===== Input data =====

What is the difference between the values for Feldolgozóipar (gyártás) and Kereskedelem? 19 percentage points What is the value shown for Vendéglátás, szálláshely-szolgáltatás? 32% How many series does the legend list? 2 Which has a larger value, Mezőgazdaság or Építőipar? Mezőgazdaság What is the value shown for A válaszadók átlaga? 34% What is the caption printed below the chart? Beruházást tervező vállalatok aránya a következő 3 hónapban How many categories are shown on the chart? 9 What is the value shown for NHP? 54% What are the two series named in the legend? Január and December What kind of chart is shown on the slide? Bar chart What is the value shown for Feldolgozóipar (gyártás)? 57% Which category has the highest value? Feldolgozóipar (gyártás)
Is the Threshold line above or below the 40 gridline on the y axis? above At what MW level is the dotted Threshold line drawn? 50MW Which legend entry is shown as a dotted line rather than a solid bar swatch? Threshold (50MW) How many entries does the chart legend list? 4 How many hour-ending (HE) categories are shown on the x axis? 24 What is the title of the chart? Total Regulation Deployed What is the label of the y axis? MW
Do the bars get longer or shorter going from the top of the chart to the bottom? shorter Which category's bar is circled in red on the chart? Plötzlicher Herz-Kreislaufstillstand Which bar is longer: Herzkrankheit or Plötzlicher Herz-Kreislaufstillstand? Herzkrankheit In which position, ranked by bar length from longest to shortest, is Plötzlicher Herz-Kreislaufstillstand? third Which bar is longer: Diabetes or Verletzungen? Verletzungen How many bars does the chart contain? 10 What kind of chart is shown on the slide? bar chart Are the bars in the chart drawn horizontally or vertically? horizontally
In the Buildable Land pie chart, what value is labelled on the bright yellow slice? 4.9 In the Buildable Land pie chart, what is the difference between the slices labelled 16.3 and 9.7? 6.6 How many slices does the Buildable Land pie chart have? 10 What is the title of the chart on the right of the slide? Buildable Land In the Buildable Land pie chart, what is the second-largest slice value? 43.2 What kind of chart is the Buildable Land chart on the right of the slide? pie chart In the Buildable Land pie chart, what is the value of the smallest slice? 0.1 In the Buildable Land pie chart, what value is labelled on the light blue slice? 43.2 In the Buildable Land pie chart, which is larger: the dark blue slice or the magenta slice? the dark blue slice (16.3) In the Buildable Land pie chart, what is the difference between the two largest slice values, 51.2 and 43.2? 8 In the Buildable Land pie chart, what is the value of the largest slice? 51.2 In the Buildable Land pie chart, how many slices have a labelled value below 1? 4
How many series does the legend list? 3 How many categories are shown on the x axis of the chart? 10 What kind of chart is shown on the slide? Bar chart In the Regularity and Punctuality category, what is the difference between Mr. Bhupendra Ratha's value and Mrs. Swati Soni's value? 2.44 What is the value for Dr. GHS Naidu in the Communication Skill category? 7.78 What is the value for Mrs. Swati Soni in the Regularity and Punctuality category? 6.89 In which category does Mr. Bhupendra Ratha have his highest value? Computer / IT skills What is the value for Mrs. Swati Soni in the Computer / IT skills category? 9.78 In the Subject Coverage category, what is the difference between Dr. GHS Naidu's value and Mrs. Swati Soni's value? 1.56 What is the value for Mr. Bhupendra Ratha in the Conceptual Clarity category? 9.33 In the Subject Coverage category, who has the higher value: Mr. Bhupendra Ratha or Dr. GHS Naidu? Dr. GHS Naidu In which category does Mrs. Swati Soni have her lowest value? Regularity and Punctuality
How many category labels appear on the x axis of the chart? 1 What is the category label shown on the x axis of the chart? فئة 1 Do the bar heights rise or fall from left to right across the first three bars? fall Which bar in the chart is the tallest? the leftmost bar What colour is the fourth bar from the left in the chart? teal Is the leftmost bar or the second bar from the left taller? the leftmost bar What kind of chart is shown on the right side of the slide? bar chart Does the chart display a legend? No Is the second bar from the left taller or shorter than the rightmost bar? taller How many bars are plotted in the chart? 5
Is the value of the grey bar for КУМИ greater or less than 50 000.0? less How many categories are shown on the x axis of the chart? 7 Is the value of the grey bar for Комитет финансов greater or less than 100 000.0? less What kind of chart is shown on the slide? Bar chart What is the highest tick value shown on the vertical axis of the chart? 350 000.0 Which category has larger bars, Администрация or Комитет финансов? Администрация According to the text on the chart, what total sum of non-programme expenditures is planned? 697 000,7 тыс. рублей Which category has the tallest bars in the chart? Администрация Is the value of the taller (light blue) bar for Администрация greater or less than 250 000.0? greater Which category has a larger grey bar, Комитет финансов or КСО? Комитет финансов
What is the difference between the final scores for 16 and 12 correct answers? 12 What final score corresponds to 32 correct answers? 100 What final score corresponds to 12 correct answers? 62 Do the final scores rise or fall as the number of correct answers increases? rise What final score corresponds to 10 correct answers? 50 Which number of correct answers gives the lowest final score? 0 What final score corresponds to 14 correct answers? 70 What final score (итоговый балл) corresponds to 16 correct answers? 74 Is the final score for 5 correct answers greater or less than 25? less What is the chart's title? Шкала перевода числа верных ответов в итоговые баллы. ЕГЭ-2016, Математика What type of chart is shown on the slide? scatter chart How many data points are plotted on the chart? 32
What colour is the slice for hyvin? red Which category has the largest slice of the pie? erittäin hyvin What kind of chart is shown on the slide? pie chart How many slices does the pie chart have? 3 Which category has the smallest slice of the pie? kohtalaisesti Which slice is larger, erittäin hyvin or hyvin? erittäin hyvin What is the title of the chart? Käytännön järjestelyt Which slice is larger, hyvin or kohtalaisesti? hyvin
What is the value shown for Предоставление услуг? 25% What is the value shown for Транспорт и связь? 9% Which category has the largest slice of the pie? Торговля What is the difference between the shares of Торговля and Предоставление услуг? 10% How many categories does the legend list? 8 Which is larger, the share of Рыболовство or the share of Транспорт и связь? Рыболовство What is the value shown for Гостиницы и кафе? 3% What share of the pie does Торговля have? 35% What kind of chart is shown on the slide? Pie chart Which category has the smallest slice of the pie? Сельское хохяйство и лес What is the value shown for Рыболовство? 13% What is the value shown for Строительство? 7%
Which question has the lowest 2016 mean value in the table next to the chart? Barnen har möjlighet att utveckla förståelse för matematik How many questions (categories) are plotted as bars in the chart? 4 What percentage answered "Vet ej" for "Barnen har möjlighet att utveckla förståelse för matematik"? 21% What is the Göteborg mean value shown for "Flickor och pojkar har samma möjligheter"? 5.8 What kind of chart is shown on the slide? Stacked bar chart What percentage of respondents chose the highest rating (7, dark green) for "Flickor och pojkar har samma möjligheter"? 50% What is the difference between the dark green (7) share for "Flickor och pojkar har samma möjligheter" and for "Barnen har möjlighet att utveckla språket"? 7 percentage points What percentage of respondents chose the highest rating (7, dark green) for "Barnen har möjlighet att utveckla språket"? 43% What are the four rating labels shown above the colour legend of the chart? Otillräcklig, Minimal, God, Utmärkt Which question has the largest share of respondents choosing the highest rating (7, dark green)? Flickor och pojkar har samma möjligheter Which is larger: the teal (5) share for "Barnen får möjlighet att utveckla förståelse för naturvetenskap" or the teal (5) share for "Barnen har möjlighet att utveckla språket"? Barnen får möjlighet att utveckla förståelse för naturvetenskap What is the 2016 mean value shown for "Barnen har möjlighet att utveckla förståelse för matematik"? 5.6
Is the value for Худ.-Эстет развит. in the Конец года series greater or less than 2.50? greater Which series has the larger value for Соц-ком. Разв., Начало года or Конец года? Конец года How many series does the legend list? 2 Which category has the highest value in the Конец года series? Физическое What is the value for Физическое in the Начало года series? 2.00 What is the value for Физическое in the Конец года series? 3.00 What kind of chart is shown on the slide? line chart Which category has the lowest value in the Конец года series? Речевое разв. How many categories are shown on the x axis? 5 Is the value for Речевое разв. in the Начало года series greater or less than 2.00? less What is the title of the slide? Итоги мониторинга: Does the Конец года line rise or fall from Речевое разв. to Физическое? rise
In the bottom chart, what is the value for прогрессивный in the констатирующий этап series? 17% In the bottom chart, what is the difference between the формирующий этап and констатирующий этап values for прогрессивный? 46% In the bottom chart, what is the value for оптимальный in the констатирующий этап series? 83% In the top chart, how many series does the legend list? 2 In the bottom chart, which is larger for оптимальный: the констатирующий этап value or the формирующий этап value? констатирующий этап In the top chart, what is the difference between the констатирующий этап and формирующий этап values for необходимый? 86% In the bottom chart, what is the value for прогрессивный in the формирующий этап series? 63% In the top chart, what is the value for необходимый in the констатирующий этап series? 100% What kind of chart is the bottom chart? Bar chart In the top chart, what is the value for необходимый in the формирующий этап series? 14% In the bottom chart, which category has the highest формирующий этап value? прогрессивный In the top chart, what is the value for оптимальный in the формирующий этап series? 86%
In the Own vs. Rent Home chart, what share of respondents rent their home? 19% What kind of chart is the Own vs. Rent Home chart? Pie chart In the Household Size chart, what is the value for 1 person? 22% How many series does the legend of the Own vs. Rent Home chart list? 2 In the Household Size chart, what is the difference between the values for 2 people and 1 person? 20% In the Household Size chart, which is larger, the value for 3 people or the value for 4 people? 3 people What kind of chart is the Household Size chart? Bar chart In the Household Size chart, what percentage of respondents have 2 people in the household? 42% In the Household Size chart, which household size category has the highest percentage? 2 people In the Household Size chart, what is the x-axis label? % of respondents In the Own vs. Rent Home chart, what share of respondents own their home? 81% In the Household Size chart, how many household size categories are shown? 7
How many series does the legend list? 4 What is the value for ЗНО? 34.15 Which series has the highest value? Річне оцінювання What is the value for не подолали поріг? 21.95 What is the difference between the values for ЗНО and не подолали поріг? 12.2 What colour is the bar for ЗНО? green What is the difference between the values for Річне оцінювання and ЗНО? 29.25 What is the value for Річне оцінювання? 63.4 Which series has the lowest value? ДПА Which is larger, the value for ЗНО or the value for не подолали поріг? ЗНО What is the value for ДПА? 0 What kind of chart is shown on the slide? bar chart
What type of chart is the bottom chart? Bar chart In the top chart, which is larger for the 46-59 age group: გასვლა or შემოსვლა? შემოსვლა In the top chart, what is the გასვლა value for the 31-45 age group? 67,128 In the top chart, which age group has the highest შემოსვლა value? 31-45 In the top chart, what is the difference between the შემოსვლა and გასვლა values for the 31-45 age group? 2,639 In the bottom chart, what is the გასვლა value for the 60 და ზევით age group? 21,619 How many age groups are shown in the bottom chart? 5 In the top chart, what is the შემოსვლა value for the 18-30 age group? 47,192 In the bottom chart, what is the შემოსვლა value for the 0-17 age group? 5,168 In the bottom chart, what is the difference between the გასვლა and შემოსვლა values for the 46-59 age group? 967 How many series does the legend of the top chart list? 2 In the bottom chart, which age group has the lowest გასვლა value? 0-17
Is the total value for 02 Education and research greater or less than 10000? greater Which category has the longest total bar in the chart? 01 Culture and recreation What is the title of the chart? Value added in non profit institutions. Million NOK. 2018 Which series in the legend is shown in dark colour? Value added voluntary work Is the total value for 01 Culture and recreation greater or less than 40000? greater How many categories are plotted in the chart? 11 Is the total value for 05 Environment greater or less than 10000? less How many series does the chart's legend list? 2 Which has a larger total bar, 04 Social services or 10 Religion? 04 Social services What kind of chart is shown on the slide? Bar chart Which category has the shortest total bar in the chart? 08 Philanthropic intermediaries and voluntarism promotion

=====

> [What is being asked] Pull out every line of the data above that contains the string "drawn", matching upper and lower case exactly.

> [Response box]
Is the Threshold line above or below the 40 gridline on the y axis? above At what MW level is the dotted Threshold line drawn? 50MW Which legend entry is shown as a dotted line rather than a solid bar swatch? Threshold (50MW) How many entries does the chart legend list? 4 How many hour-ending (HE) categories are shown on the x axis? 24 What is the title of the chart? Total Regulation Deployed What is the label of the y axis? MW
Do the bars get longer or shorter going from the top of the chart to the bottom? shorter Which category's bar is circled in red on the chart? Plötzlicher Herz-Kreislaufstillstand Which bar is longer: Herzkrankheit or Plötzlicher Herz-Kreislaufstillstand? Herzkrankheit In which position, ranked by bar length from longest to shortest, is Plötzlicher Herz-Kreislaufstillstand? third Which bar is longer: Diabetes or Verletzungen? Verletzungen How many bars does the chart contain? 10 What kind of chart is shown on the slide? bar chart Are the bars in the chart drawn horizontally or vertically? horizontally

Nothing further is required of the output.